For many disabled New Yorkers, the city’s affordable housing lottery seems like the answer. Most of the buildings available through the lottery are newly constructed, so they are at least accessible by the A.D.A.’s standards, and while “affordable” is often an overstatement, the rent is below market rate.

And yet it was far from a panacea. Under city guidelines, only 5 percent of units are set aside for tenants with mobility disabilities and 2 percent for people with hearing or vision disabilities, and zoning laws don’t allow any crossover.

Ms. Méndez said that her application had advanced to the next stage for three different apartments, but that every time, something wrong was found with her application, or the housing providers didn’t give her sufficient time to provide additional documentation.

“I just gave up. I had multiple interviews, and they always find something to deny you,” she said. “They don’t understand the gravity of what they’re doing.”

Sabrina Bennett, 38, has been applying to the housing lottery for more than a decade, before she became disabled from a spinal cord condition in 2012. She now uses a wheelchair or a walker to get around, and is living with her husband in supportive housing through the city’s shelter system until she can find an accessible apartment she can afford.
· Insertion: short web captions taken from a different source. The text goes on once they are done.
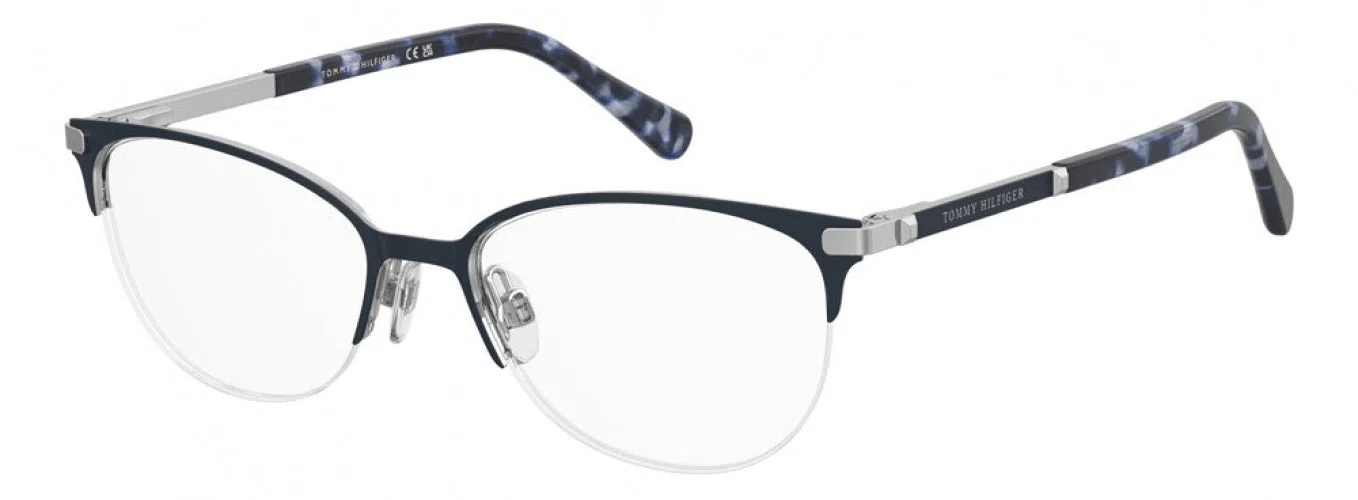 Tommy Hilfiger TH2407 Eyeglasses - view 2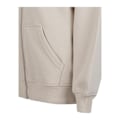 Miniatyrbillede 5 af 5: Urban Classics Oversized hoodie med lynlås til kvinder - jag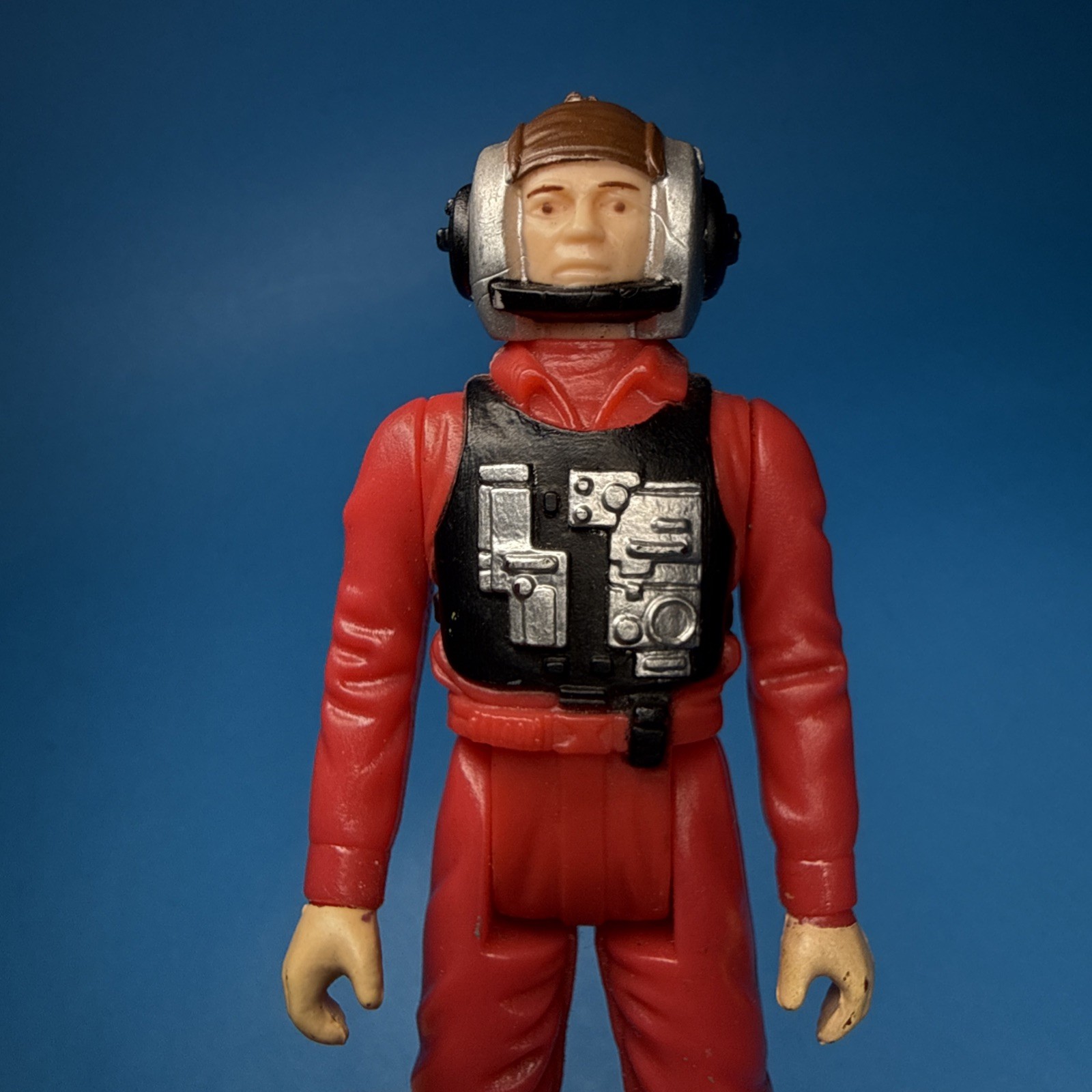 B-Wing Pilot sold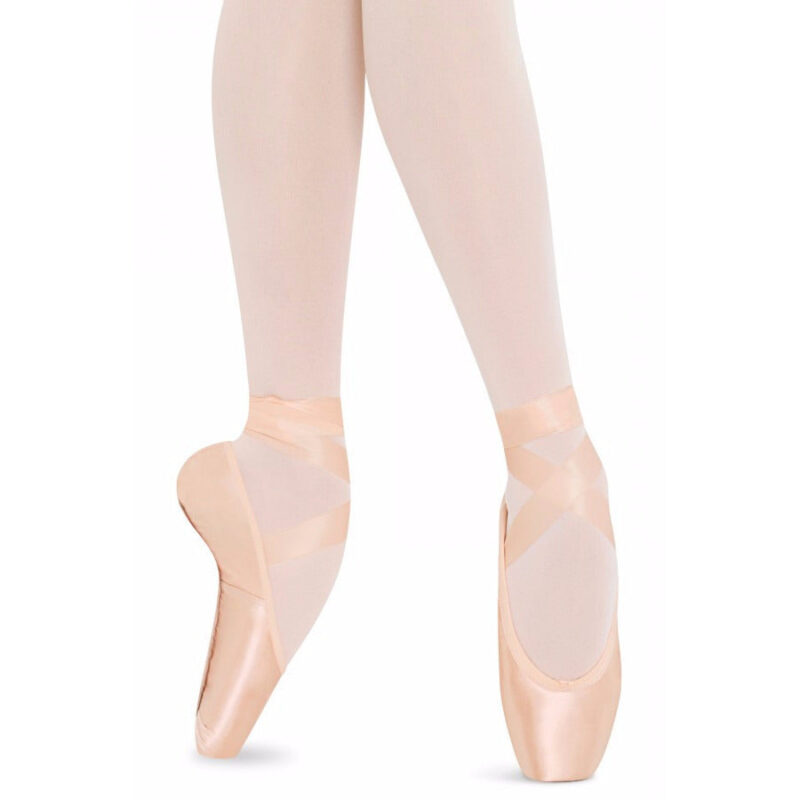 Bloch Sylphide Pointe Shoes [S0133L]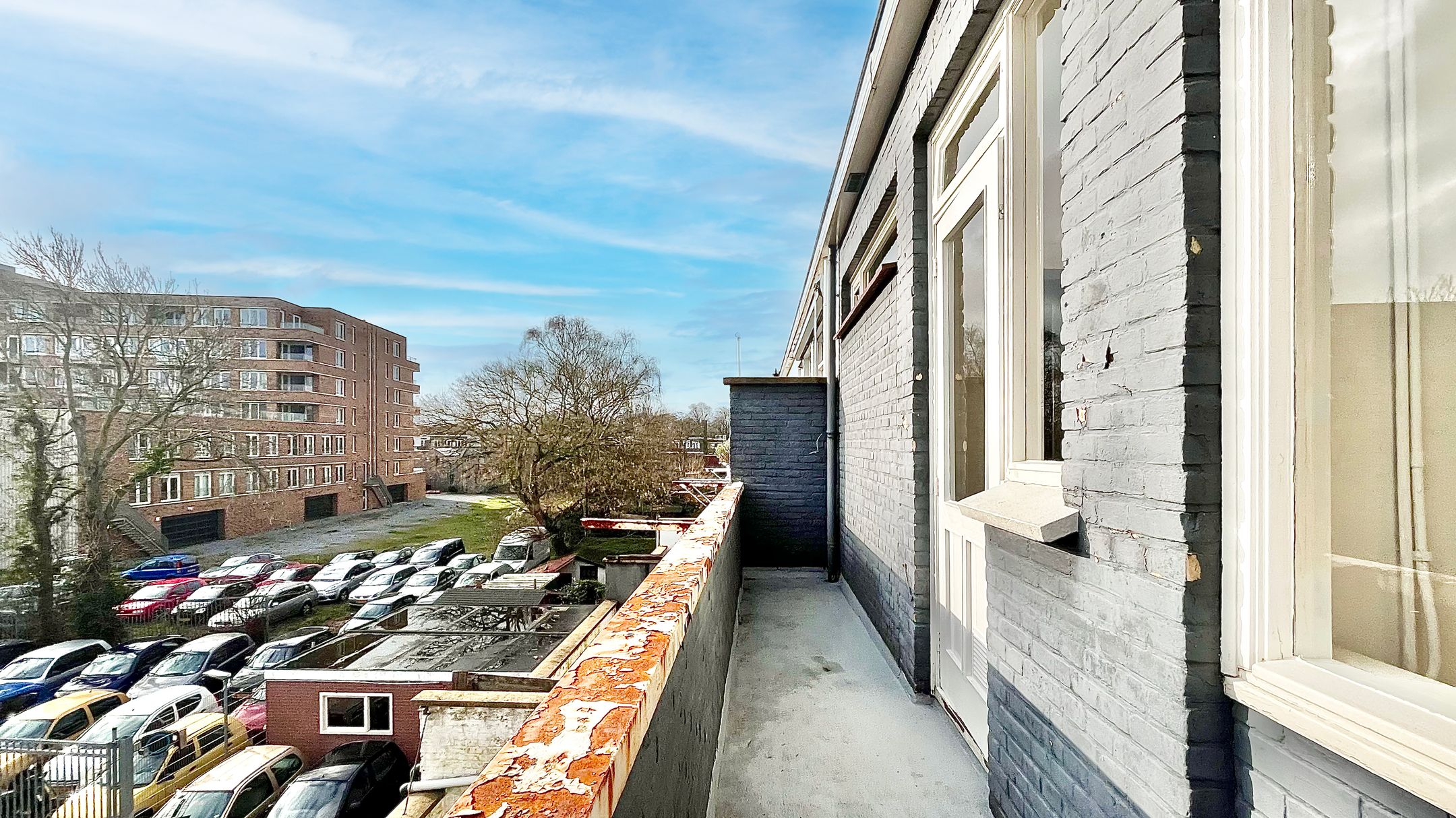 Foto 30 van Okkernootstraat 88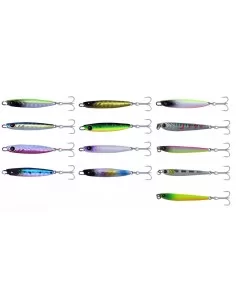 Kendo Baby-JİG 45mm 8,5g Suni Yem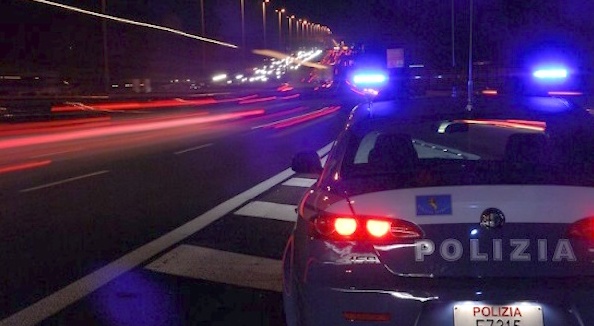 Peschiera, fermato 30enne con 8 chili di cocaina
She’s hoping she finds something through the housing lottery, but she has already been in the shelter system for five years.

Through New York City’s Department of Housing Preservation and Development, the city has taken steps in recent years to expand support for people with disabilities in need of affordable housing, including providing a disability service facilitator and housing ambassadors who help connect disabled people with resources. The department also trained architects, developers and contractors to ensure accessibility requirements were being met.

“On top of New York City’s housing shortage, those of us with disabilities face myriad challenges in finding housing that’s both accessible and affordable,” said William Fowler, the press secretary for the department. He added, “We’re committed to eliminating barriers to accessibility and discrimination faced by people with disabilities in the affordable housing process.”

Building modifications can be expensive to execute, said Michael Tobman, a spokesman for the Rent Stabilization Association, a lobbying group that represents owners of rent-stabilized buildings. He added that the costs were unfair to both the owners and prospective tenants and that, where it concerned rent-stabilized apartments, the fault was with state policies that capped rent increases, preventing building owners from recouping the costs of major capital improvements.

In February, Mayor Eric Adams signed City Council legislation to improve the accessibility of New York City’s housing, including requiring new housing developments that receive city financial assistance to incorporate universal design into every unit, improving reporting on how many affordable units are set aside for disabled New Yorkers, and increasing the accessibility of city shelters.

I went into the housing lottery process optimistic. But when my lottery number was called for a studio in Brooklyn last November, my hopes were crushed. The building told me that the cost of installing automatic openers on the building’s entrance and my apartment door would cost almost $24,000 — and that I would be responsible for all but $10,000 of it. I balked and continued searching. Six months later, the building owner finally agreed to cover the cost of the door openers, but by then, I had found another apartment.

This issue is common across New York City. Residential developers believe they are meeting accessibility requirements as long as their buildings are A.D.A.-compliant. But that’s only one piece of their obligation to disabled tenants.

“Even newly constructed or newly renovated buildings may not have met all of the design and construction requirements that are required by the Fair Housing Act and other laws,” said Maureen Belluscio, a senior staff attorney at New York Lawyers for the Public Interest’s disability justice program. “And even if they do, they may also be required to provide reasonable accommodations based on an individual person’s rights.”